(Supplied data Opens)
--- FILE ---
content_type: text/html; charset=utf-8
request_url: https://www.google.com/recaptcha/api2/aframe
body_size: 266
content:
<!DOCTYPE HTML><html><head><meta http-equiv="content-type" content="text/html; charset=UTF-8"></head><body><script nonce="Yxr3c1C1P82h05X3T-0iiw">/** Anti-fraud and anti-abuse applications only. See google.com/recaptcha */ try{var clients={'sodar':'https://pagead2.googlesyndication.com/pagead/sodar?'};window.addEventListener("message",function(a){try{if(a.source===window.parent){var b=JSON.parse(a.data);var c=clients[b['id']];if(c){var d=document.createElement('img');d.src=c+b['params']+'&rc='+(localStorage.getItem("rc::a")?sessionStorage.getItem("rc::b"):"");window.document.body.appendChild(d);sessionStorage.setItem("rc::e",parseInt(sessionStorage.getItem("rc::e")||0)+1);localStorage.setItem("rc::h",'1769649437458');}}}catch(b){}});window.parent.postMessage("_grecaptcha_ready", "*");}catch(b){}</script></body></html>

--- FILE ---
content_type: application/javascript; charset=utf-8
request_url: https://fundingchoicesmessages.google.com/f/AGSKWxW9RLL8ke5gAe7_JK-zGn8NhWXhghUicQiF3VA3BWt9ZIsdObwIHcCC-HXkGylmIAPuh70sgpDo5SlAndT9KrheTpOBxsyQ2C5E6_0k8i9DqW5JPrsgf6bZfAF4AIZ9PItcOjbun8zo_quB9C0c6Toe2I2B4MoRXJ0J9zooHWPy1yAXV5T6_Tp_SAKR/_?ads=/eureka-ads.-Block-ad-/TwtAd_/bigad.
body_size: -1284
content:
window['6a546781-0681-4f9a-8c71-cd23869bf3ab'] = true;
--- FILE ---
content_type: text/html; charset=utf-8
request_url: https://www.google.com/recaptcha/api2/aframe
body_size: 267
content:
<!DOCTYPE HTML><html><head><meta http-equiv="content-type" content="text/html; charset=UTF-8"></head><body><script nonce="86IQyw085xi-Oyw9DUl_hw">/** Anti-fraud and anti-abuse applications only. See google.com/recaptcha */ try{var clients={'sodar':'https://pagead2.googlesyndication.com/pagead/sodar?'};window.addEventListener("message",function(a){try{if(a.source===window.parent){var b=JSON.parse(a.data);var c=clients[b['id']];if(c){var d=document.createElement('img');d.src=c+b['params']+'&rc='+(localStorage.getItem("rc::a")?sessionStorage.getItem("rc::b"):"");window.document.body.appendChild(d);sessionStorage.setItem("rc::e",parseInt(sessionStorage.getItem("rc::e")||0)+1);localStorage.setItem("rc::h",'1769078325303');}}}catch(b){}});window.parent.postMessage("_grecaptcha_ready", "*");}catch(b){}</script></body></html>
(Supplied data Closes)
• What to work on
Every line above should be reproduced precisely.

• Result of the task
--- FILE ---
content_type: text/html; charset=utf-8
request_url: https://www.google.com/recaptcha/api2/aframe
body_size: 266
content:
<!DOCTYPE HTML><html><head><meta http-equiv="content-type" content="text/html; charset=UTF-8"></head><body><script nonce="Yxr3c1C1P82h05X3T-0iiw">/** Anti-fraud and anti-abuse applications only. See google.com/recaptcha */ try{var clients={'sodar':'https://pagead2.googlesyndication.com/pagead/sodar?'};window.addEventListener("message",function(a){try{if(a.source===window.parent){var b=JSON.parse(a.data);var c=clients[b['id']];if(c){var d=document.createElement('img');d.src=c+b['params']+'&rc='+(localStorage.getItem("rc::a")?sessionStorage.getItem("rc::b"):"");window.document.body.appendChild(d);sessionStorage.setItem("rc::e",parseInt(sessionStorage.getItem("rc::e")||0)+1);localStorage.setItem("rc::h",'1769649437458');}}}catch(b){}});window.parent.postMessage("_grecaptcha_ready", "*");}catch(b){}</script></body></html>

--- FILE ---
content_type: application/javascript; charset=utf-8
request_url: https://fundingchoicesmessages.google.com/f/AGSKWxW9RLL8ke5gAe7_JK-zGn8NhWXhghUicQiF3VA3BWt9ZIsdObwIHcCC-HXkGylmIAPuh70sgpDo5SlAndT9KrheTpOBxsyQ2C5E6_0k8i9DqW5JPrsgf6bZfAF4AIZ9PItcOjbun8zo_quB9C0c6Toe2I2B4MoRXJ0J9zooHWPy1yAXV5T6_Tp_SAKR/_?ads=/eureka-ads.-Block-ad-/TwtAd_/bigad.
body_size: -1284
content:
window['6a546781-0681-4f9a-8c71-cd23869bf3ab'] = true;
--- FILE ---
content_type: text/html; charset=utf-8
request_url: https://www.google.com/recaptcha/api2/aframe
body_size: 267
content:
<!DOCTYPE HTML><html><head><meta http-equiv="content-type" content="text/html; charset=UTF-8"></head><body><script nonce="86IQyw085xi-Oyw9DUl_hw">/** Anti-fraud and anti-abuse applications only. See google.com/recaptcha */ try{var clients={'sodar':'https://pagead2.googlesyndication.com/pagead/sodar?'};window.addEventListener("message",function(a){try{if(a.source===window.parent){var b=JSON.parse(a.data);var c=clients[b['id']];if(c){var d=document.createElement('img');d.src=c+b['params']+'&rc='+(localStorage.getItem("rc::a")?sessionStorage.getItem("rc::b"):"");window.document.body.appendChild(d);sessionStorage.setItem("rc::e",parseInt(sessionStorage.getItem("rc::e")||0)+1);localStorage.setItem("rc::h",'1769078325303');}}}catch(b){}});window.parent.postMessage("_grecaptcha_ready", "*");}catch(b){}</script></body></html>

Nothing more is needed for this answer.